TASK INSTRUCTIONS >> Reproduce the entries word for word but drop every picture.

EXERCISE MATERIALS >>
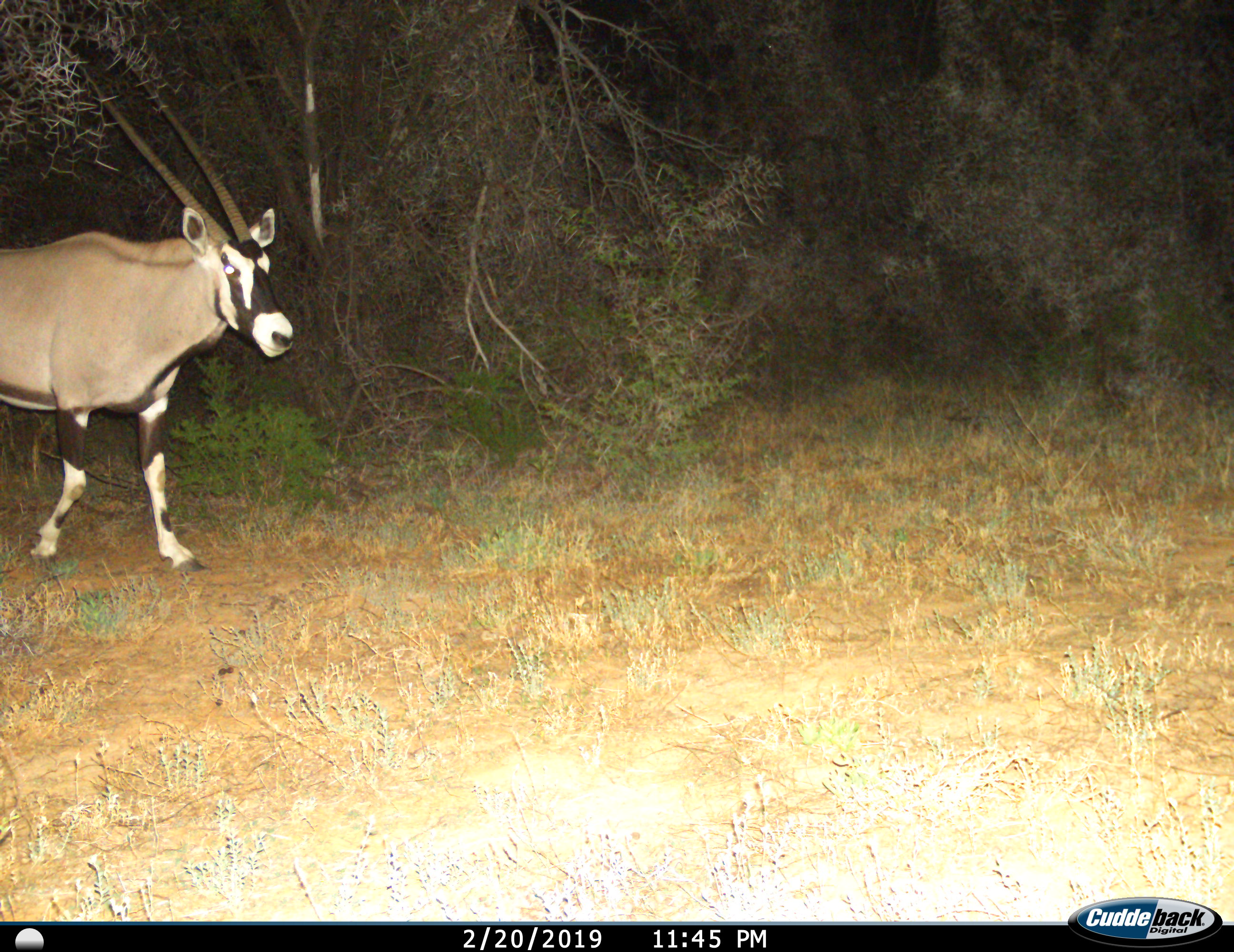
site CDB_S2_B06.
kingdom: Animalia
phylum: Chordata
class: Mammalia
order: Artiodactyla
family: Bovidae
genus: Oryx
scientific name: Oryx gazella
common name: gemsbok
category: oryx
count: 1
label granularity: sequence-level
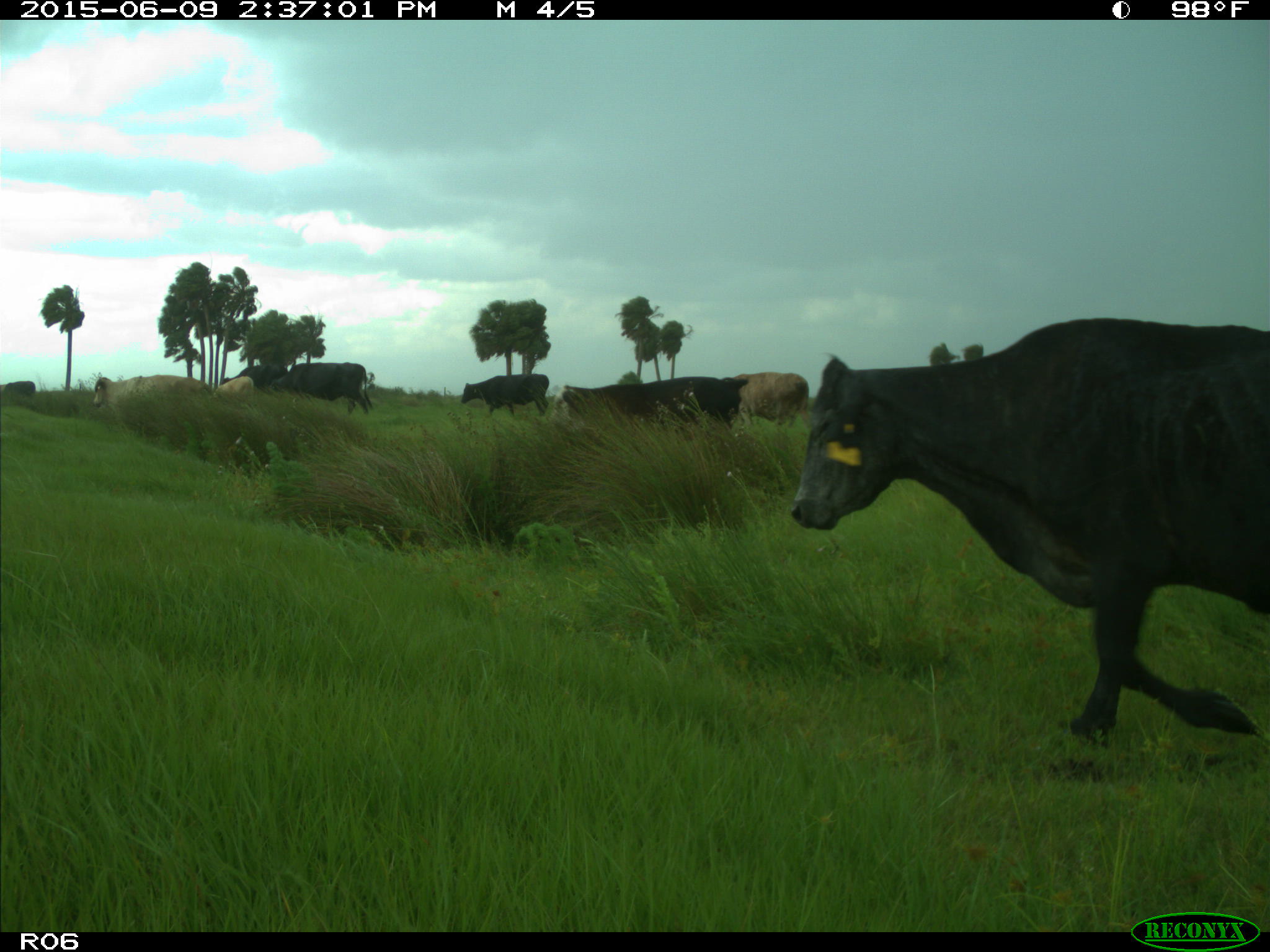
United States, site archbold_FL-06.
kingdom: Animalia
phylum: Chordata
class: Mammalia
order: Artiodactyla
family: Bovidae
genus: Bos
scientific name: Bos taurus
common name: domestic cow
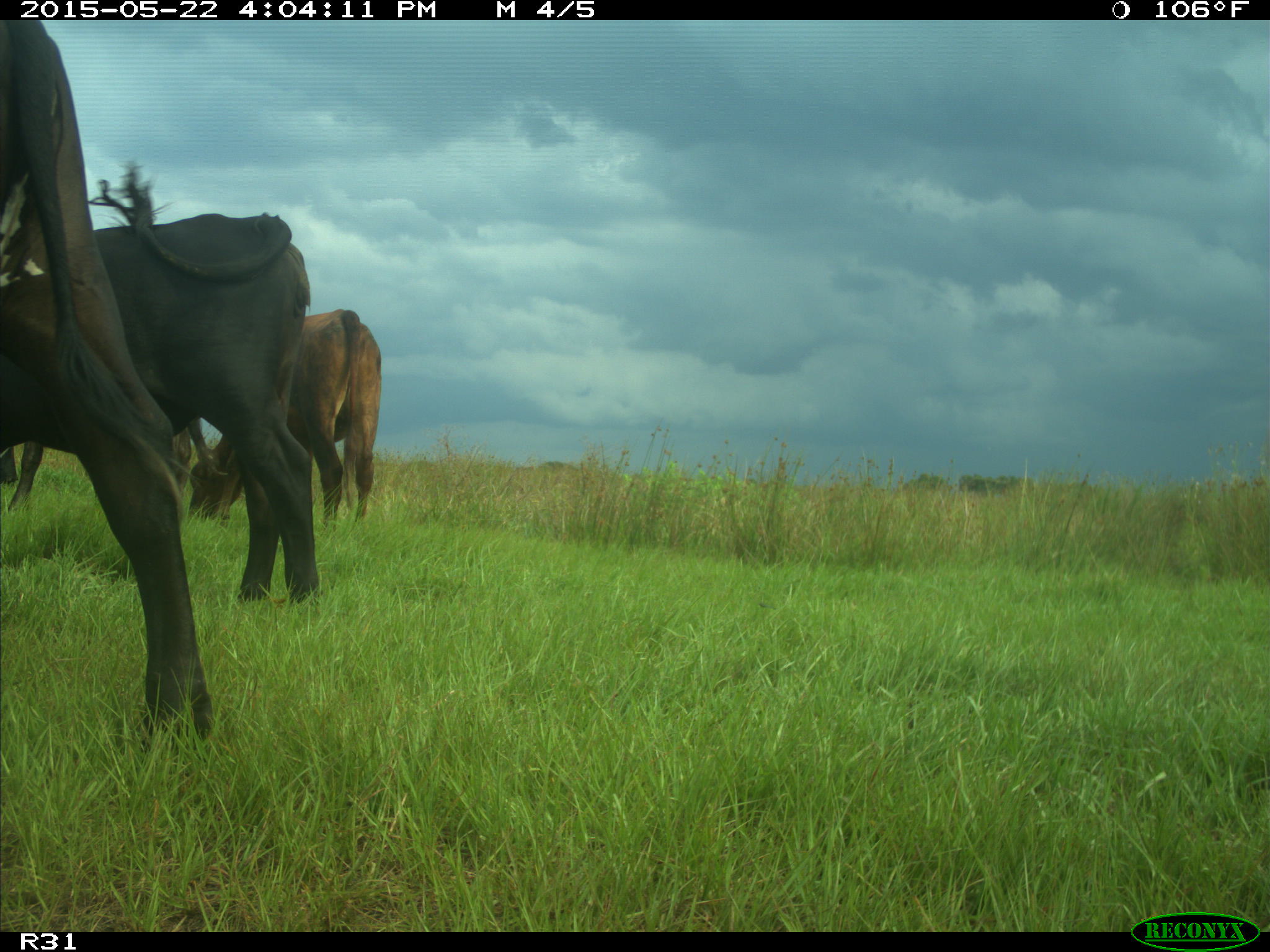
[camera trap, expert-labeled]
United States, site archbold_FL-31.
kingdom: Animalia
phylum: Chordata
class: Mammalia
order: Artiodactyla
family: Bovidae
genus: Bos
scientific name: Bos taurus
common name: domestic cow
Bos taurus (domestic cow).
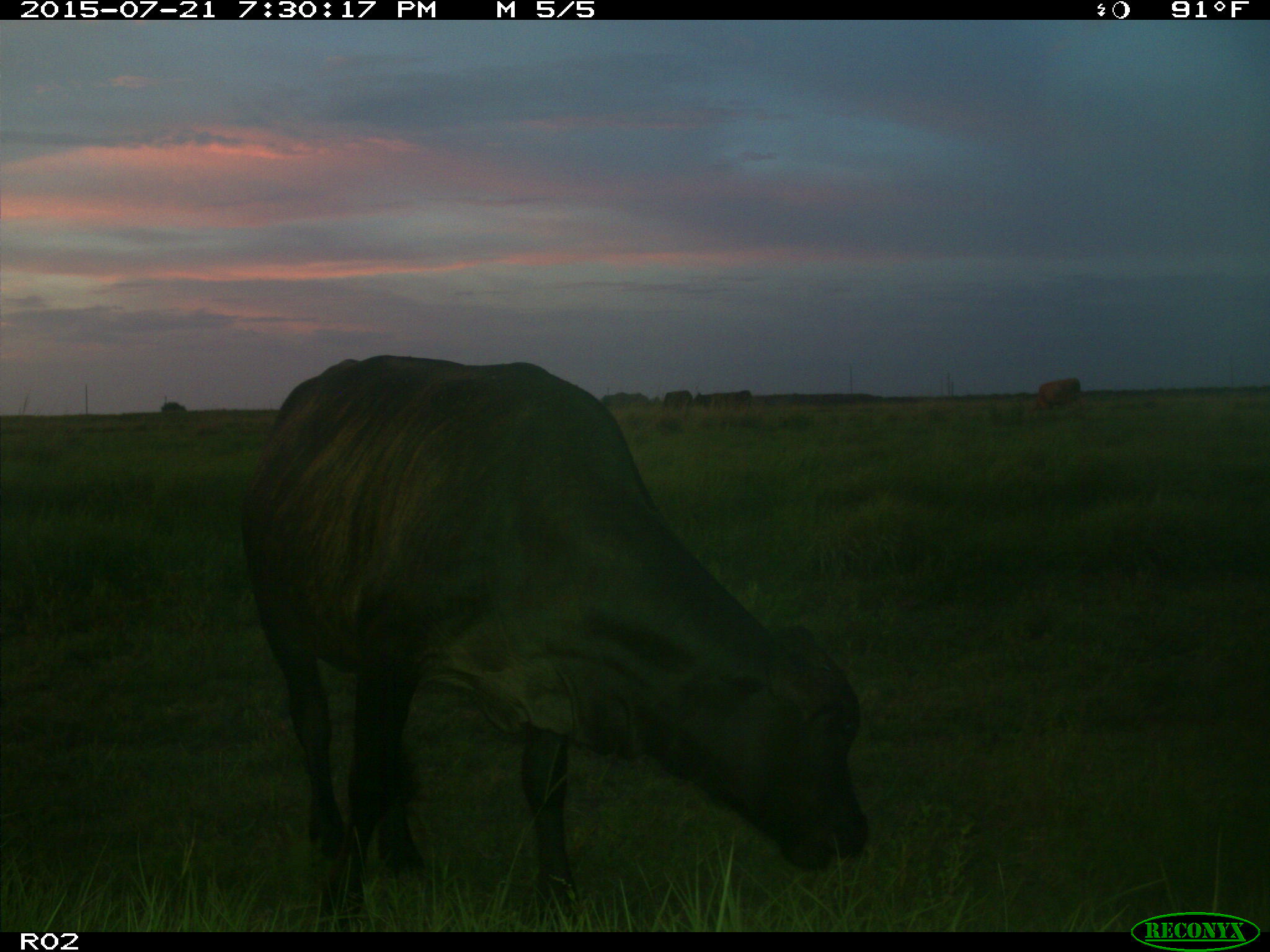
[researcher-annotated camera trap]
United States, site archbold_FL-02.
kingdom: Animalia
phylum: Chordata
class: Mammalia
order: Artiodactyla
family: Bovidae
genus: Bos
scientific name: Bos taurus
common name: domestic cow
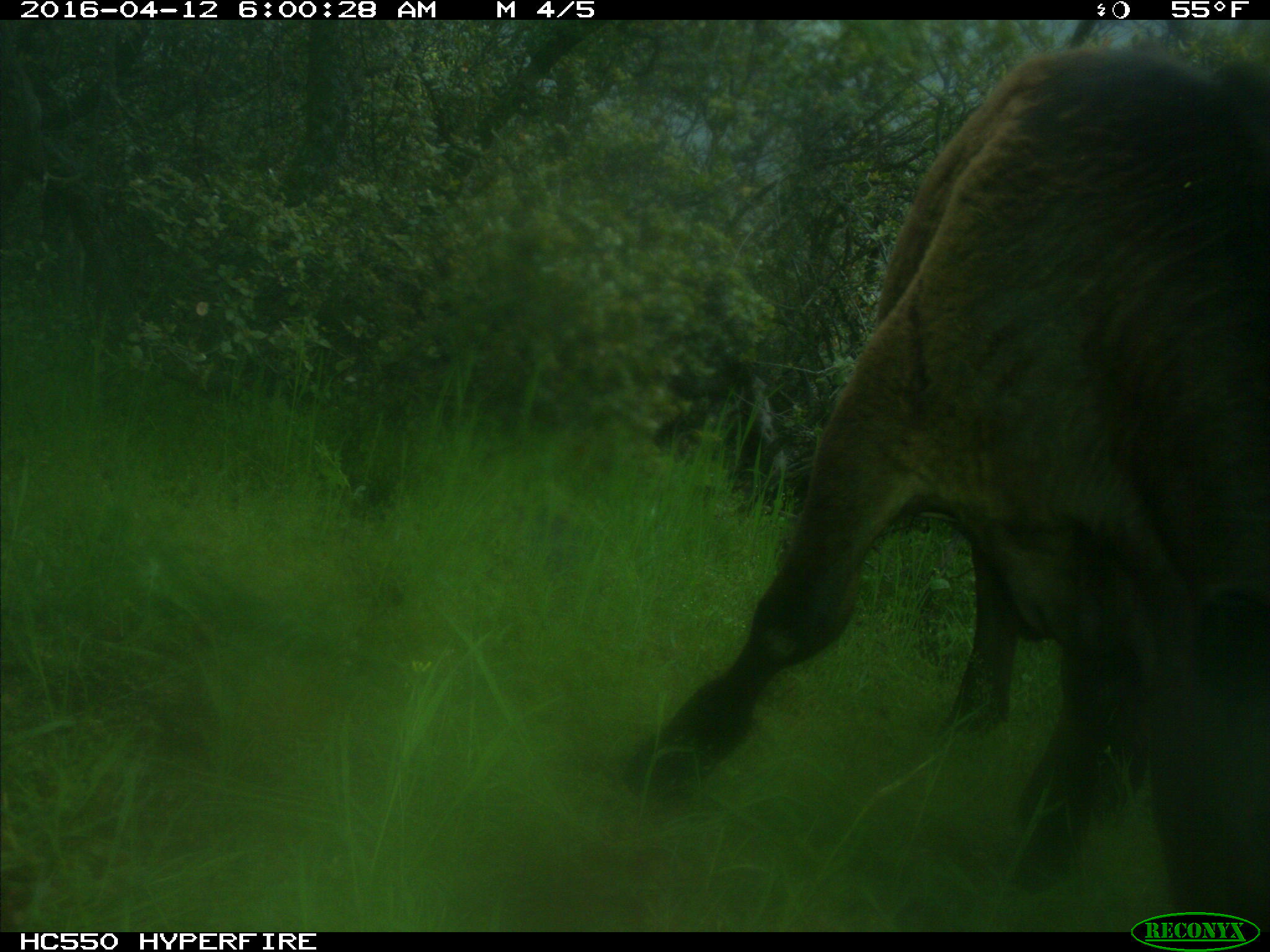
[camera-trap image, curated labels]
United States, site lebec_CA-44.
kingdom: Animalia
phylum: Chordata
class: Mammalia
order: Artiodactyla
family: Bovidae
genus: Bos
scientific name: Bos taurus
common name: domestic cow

EXPECTED ANSWER >>
site CDB_S2_B06.
kingdom: Animalia
phylum: Chordata
class: Mammalia
order: Artiodactyla
family: Bovidae
genus: Oryx
scientific name: Oryx gazella
common name: gemsbok
category: oryx
count: 1
label granularity: sequence-level
United States, site archbold_FL-06.
kingdom: Animalia
phylum: Chordata
class: Mammalia
order: Artiodactyla
family: Bovidae
genus: Bos
scientific name: Bos taurus
common name: domestic cow
[camera trap, expert-labeled]
United States, site archbold_FL-31.
kingdom: Animalia
phylum: Chordata
class: Mammalia
order: Artiodactyla
family: Bovidae
genus: Bos
scientific name: Bos taurus
common name: domestic cow
Bos taurus (domestic cow).
[researcher-annotated camera trap]
United States, site archbold_FL-02.
kingdom: Animalia
phylum: Chordata
class: Mammalia
order: Artiodactyla
family: Bovidae
genus: Bos
scientific name: Bos taurus
common name: domestic cow
[camera-trap image, curated labels]
United States, site lebec_CA-44.
kingdom: Animalia
phylum: Chordata
class: Mammalia
order: Artiodactyla
family: Bovidae
genus: Bos
scientific name: Bos taurus
common name: domestic cow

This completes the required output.